February 21, 2024

Digital Linguistics – How a Love of Language Inspired a Career in Data Science

Emily Williams
Emily Williams Lead Data Scientist, AT&T


Becoming a data scientist was never part of the plan.

For as long as I can remember, language has been a great love of my life. Reading it, writing it, understanding it. When I was young, I excelled in that collection of skills we called “Language Arts,” and as a young adult I developed a passion and skill for learning new languages. As an undergraduate, I naturally gravitated toward English as my major. What better place to explore the power and beauty of words?

My career began with teaching a language — English — to middle school students in South Korea. I was only 5 years away from starting a career as a data scientist, but it was a job title that wasn’t yet in my vocabulary.

The opportunity to share my language while also learning a new one felt like a dream, so I set out to enhance my skills and obtain a Master’s degree in Applied Linguistics. Here, language surprised me again. I learned about language and identity, language and power, language and change. Language, it turned out, was more than a communication tool. It was threaded into the fabric of our very society.

I decided to pursue a PhD, of course. It felt like the only path for someone who loved that wonderful combination of sociology and language study that we call linguistics. Then, after a few short months in my doctoral program, the absolutely unforeseen had happened. I found myself among a cohort of researchers who were desperately attempting to learn to code.

Programming is finding its way into many academic disciplines, but it is a particularly fine companion for the study of linguistics. Language, after all, is being mass produced online. The size and velocity with which linguistic textual data is being created demands new, faster ways of studying it. This field of study has many names: Computer-Mediated Communication, Corpus Linguistics, Internet Linguistics, Digital Linguistics—but all variations of the discipline seem to agree: it is necessary to use programming to effectively study the rapidly evolving world of language.

I learned to program. Within 6 months, I found myself with a data science internship at AT&T. It seemed like an odd match, at first. My research focus was on the field of Pragmatics – the study of language in context. Pragmatics is concerned with what we say without saying it. All the layers of communication that we maintain at once. Assumptions, background information, references to earlier points in the conversation, or earlier points in our lives. My research has spanned numerous subfields of pragmatics — presupposition, implicature, speech acts — but it has focused on how we communicate context online. What are the main ideas, what does the language look like, what can word choice and sentence structure tell us about how and what people are communicating?

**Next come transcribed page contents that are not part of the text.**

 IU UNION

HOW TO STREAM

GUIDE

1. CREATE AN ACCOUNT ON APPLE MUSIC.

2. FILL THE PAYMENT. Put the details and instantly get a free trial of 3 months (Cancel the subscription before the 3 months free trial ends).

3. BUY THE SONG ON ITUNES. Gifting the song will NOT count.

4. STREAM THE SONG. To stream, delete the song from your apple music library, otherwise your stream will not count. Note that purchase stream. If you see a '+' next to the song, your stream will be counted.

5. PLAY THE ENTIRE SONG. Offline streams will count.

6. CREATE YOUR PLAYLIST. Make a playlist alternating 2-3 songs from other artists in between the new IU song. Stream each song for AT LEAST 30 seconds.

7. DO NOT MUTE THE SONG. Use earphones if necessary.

At AT&T, when I had the opportunity to derive key topics and insights from large bodies of unstructured text data, it felt like a direct extension of the kinds of research I was doing at school. I realized, very quickly and with great delight, that I could actually practice linguistics in a setting that would have an impact on a business. That I could combine my newfound love of programming with my lifelong love of language.

My focus within AT&T has changed several times: chatbots, natural language processing, statistics, machine learning, data insights. Now, as Generative AI takes center stage, I feel like in some ways I have come full circle. These days I’m focused on Summarization, helping Ask AT&T learn how to summarize documents, condensing complex thoughts and concepts into brief phrases. It all has come back to language, in the end. And I feel profoundly lucky to work in an environment where, as the world and its language changes, we are at the forefront, exploring and tackling new challenges.